### Your objective
Reproduce every line below exactly as written; do not include the images.

### Supplied information

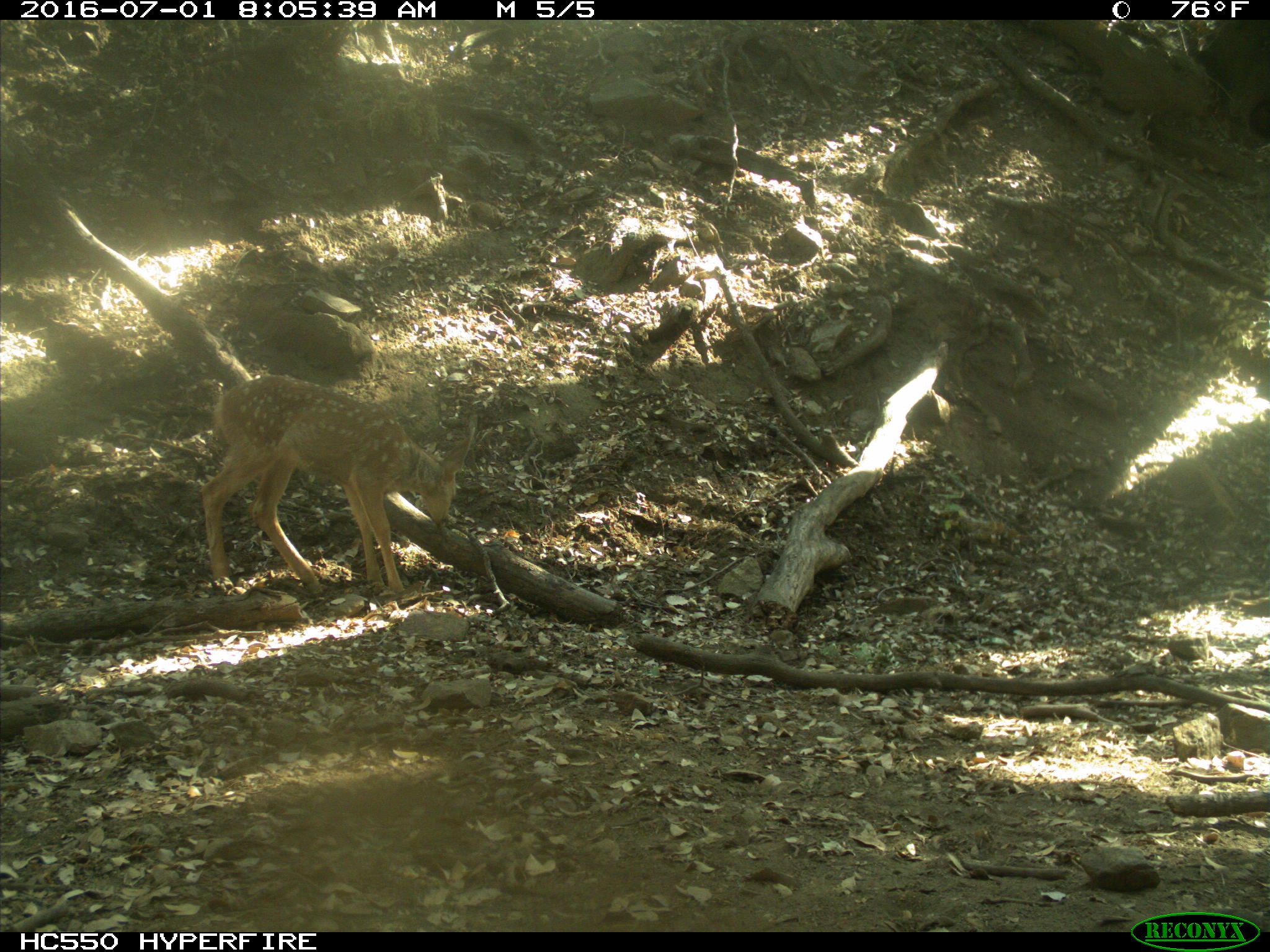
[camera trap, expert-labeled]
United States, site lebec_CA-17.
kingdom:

### Completed task
[camera trap, expert-labeled]
United States, site lebec_CA-17.
kingdom:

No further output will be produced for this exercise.